### Task description
Convert every line of the items below into a numbered list, skipping blank lines. Leave the pictures out of your answer.

═══ Extracted material ═══

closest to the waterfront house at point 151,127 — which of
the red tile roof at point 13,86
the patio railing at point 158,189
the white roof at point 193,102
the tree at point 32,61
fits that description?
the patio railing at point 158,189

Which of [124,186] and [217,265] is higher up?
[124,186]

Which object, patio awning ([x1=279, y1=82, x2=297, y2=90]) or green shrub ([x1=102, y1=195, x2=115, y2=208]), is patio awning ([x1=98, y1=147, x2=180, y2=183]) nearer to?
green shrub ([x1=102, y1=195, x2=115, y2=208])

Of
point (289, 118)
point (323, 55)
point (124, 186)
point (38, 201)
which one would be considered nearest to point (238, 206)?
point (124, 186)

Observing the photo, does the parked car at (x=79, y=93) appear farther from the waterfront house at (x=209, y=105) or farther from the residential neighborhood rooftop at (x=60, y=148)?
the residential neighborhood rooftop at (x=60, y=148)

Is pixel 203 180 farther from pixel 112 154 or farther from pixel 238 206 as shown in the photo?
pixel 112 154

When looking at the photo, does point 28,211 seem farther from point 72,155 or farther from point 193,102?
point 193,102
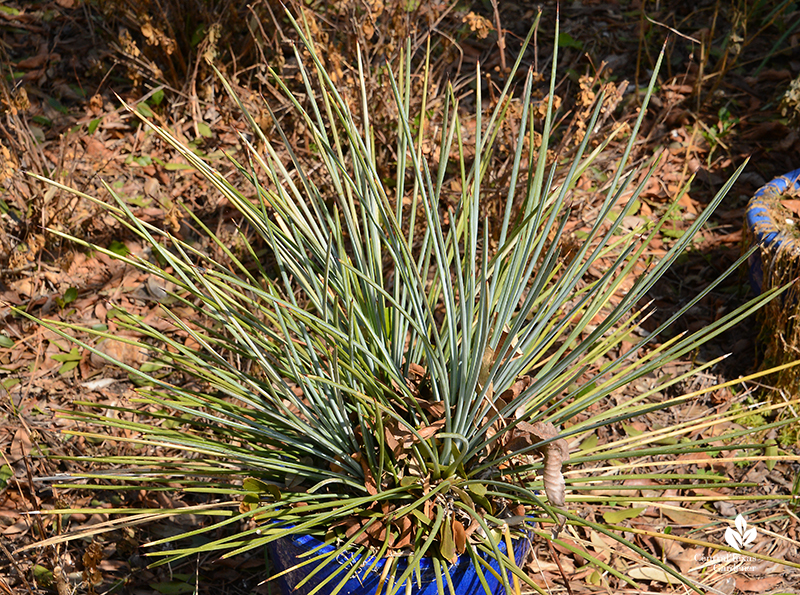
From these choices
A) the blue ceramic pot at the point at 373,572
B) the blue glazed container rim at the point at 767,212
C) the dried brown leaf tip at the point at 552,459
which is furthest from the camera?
the blue glazed container rim at the point at 767,212

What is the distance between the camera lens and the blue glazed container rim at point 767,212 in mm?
2205

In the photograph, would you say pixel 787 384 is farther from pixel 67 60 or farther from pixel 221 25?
pixel 67 60

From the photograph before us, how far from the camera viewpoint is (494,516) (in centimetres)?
133

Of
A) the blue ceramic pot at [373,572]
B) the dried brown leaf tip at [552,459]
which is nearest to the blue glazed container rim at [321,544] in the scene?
the blue ceramic pot at [373,572]

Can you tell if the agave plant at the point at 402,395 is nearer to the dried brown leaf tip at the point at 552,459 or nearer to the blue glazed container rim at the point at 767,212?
the dried brown leaf tip at the point at 552,459

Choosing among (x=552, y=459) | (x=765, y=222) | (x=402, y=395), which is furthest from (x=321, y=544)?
(x=765, y=222)

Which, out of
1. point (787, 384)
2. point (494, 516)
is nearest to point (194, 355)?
point (494, 516)

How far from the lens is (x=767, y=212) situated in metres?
2.33

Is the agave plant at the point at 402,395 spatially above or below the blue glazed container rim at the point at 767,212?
below

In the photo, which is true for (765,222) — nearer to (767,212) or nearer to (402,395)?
(767,212)

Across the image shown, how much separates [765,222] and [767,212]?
0.06 metres

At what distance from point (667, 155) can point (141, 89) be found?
7.92ft

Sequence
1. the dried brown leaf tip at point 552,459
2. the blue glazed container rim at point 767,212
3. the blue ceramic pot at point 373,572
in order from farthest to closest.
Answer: the blue glazed container rim at point 767,212
the blue ceramic pot at point 373,572
the dried brown leaf tip at point 552,459

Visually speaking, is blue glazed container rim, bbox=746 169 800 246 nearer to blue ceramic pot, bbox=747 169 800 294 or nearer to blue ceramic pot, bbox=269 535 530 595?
blue ceramic pot, bbox=747 169 800 294
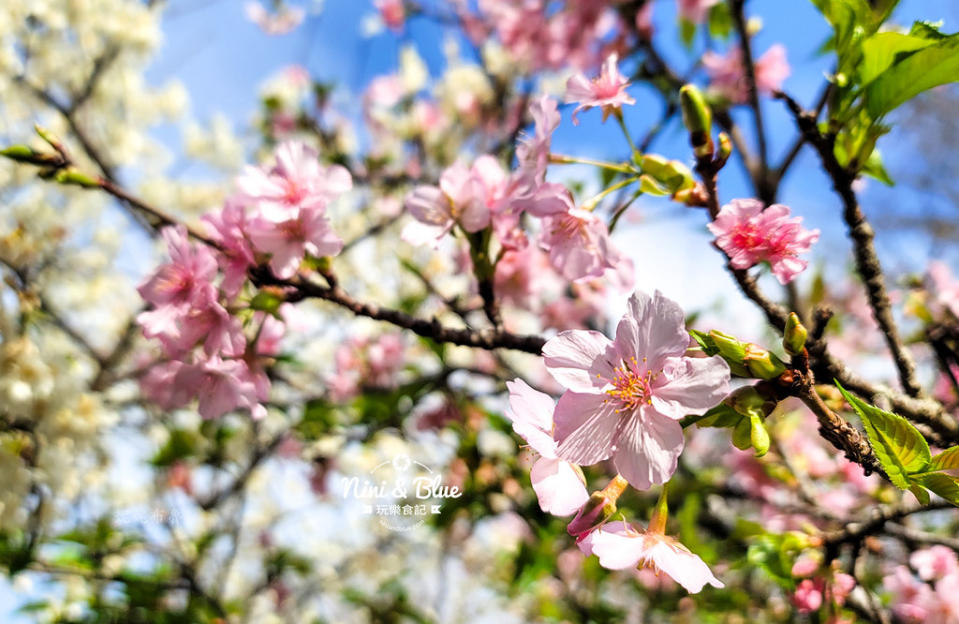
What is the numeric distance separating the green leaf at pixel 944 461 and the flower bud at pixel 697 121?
42 cm

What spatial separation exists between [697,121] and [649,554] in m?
0.52

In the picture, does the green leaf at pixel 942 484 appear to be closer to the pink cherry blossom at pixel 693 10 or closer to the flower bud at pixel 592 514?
the flower bud at pixel 592 514

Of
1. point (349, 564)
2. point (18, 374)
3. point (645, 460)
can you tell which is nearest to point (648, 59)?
point (645, 460)

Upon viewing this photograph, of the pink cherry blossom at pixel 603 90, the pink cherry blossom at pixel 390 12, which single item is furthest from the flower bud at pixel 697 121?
the pink cherry blossom at pixel 390 12

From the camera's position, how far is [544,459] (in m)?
0.67

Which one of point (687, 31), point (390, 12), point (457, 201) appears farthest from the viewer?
point (390, 12)

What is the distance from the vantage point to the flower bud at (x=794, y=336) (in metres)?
0.60

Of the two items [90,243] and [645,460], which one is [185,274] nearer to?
[645,460]

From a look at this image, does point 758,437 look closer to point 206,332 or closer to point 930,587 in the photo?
point 206,332

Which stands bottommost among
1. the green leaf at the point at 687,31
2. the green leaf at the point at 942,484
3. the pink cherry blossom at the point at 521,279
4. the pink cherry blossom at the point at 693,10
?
the pink cherry blossom at the point at 521,279

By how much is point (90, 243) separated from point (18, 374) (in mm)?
4644

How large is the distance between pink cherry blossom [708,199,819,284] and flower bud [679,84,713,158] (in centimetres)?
8

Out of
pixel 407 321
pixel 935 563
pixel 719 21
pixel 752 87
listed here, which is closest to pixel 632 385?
pixel 407 321

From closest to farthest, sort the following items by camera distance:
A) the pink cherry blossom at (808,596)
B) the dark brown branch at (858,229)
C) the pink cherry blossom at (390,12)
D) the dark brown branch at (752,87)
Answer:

═══

### Solved exercise
1. closest to the waterfront house at point 151,127 — which of
2. the red tile roof at point 13,86
3. the patio railing at point 158,189
4. the white roof at point 193,102
5. the tree at point 32,61
6. fits that description?
7. the patio railing at point 158,189
8. Which of [124,186] and [217,265] is higher up?
9. [124,186]
10. Which object, patio awning ([x1=279, y1=82, x2=297, y2=90]) or green shrub ([x1=102, y1=195, x2=115, y2=208]), is patio awning ([x1=98, y1=147, x2=180, y2=183]) nearer to?
11. green shrub ([x1=102, y1=195, x2=115, y2=208])
12. Of
13. point (289, 118)
14. point (323, 55)
15. point (124, 186)
16. point (38, 201)
17. which one would be considered nearest to point (238, 206)?
18. point (124, 186)
19. Observing the photo, does the parked car at (x=79, y=93) appear farther from the waterfront house at (x=209, y=105) or farther from the residential neighborhood rooftop at (x=60, y=148)?
20. the residential neighborhood rooftop at (x=60, y=148)
21. Is pixel 203 180 farther from pixel 112 154 or farther from pixel 238 206 as shown in the photo?
22. pixel 112 154
23. When looking at the photo, does point 28,211 seem farther from point 72,155 or farther from point 193,102?
24. point 193,102
25. From these choices
26. A) the blue ceramic pot at the point at 373,572
27. B) the blue glazed container rim at the point at 767,212
28. C) the dried brown leaf tip at the point at 552,459
29. which is furthest from the camera?
30. the blue glazed container rim at the point at 767,212
31. What is the distance between the camera lens and the blue glazed container rim at point 767,212 in mm?
32. 2205
33. In the photograph, would you say pixel 787 384 is farther from pixel 67 60 or farther from pixel 221 25?
34. pixel 67 60
35. From the photograph before us, how far from the camera viewpoint is (494,516) (in centimetres)?
36. 133
37. Of
38. A) the blue ceramic pot at [373,572]
39. B) the dried brown leaf tip at [552,459]
40. which is nearest to the blue glazed container rim at [321,544] in the scene?
41. the blue ceramic pot at [373,572]
42. Can you tell if the agave plant at the point at 402,395 is nearer to the dried brown leaf tip at the point at 552,459 or nearer to the blue glazed container rim at the point at 767,212?
43. the dried brown leaf tip at the point at 552,459
44. Choosing among (x=552, y=459) | (x=765, y=222) | (x=402, y=395), which is furthest from (x=321, y=544)?
45. (x=765, y=222)
46. Which, out of
47. 1. point (787, 384)
48. 2. point (494, 516)
49. is nearest to point (194, 355)?
50. point (494, 516)
51. How far from the lens is (x=767, y=212) situated in metres?
52. 2.33
53. Is the agave plant at the point at 402,395 spatially above or below the blue glazed container rim at the point at 767,212?
54. below
55. In the photo, which is true for (765,222) — nearer to (767,212) or nearer to (402,395)?
56. (767,212)
57. Across the image shown, how much separates [765,222] and [767,212]?
58. 0.06 metres
59. At what distance from point (667, 155) can point (141, 89) be found?
60. 7.92ft
61. Sequence
62. 1. the dried brown leaf tip at point 552,459
63. 2. the blue glazed container rim at point 767,212
64. 3. the blue ceramic pot at point 373,572
65. in order from farthest to closest.
66. Answer: the blue glazed container rim at point 767,212
67. the blue ceramic pot at point 373,572
68. the dried brown leaf tip at point 552,459
69. Visually speaking, is blue glazed container rim, bbox=746 169 800 246 nearer to blue ceramic pot, bbox=747 169 800 294 or nearer to blue ceramic pot, bbox=269 535 530 595?
70. blue ceramic pot, bbox=747 169 800 294
71. What is the numeric distance separating the green leaf at pixel 944 461 and the flower bud at pixel 697 121?
72. 42 cm
73. What spatial separation exists between [697,121] and [649,554] in m?
74. 0.52
75. In the picture, does the green leaf at pixel 942 484 appear to be closer to the pink cherry blossom at pixel 693 10 or closer to the flower bud at pixel 592 514?
76. the flower bud at pixel 592 514
77. Of
78. 1. point (349, 564)
79. 2. point (18, 374)
80. 3. point (645, 460)
81. can you tell which is nearest to point (648, 59)?
82. point (645, 460)
83. Upon viewing this photograph, of the pink cherry blossom at pixel 603 90, the pink cherry blossom at pixel 390 12, which single item is furthest from the flower bud at pixel 697 121?
84. the pink cherry blossom at pixel 390 12
85. From the camera's position, how far is [544,459] (in m)?
86. 0.67
87. Which one of point (687, 31), point (390, 12), point (457, 201) appears farthest from the viewer?
88. point (390, 12)
89. What is the distance from the vantage point to the flower bud at (x=794, y=336) (in metres)?
90. 0.60
91. Of the two items [90,243] and [645,460], which one is [185,274] nearer to?
92. [645,460]
93. From a look at this image, does point 758,437 look closer to point 206,332 or closer to point 930,587 in the photo?
94. point 206,332
95. Which stands bottommost among
96. 1. the green leaf at the point at 687,31
97. 2. the green leaf at the point at 942,484
98. 3. the pink cherry blossom at the point at 521,279
99. 4. the pink cherry blossom at the point at 693,10
100. ?
101. the pink cherry blossom at the point at 521,279
102. By how much is point (90, 243) separated from point (18, 374) (in mm)?
103. 4644
104. How large is the distance between pink cherry blossom [708,199,819,284] and flower bud [679,84,713,158] (in centimetres)?
105. 8
106. Out of
107. pixel 407 321
108. pixel 935 563
109. pixel 719 21
110. pixel 752 87
111. listed here, which is closest to pixel 632 385?
112. pixel 407 321
113. From closest to farthest, sort the following items by camera distance:
114. A) the pink cherry blossom at (808,596)
115. B) the dark brown branch at (858,229)
116. C) the pink cherry blossom at (390,12)
117. D) the dark brown branch at (752,87)
118. Answer:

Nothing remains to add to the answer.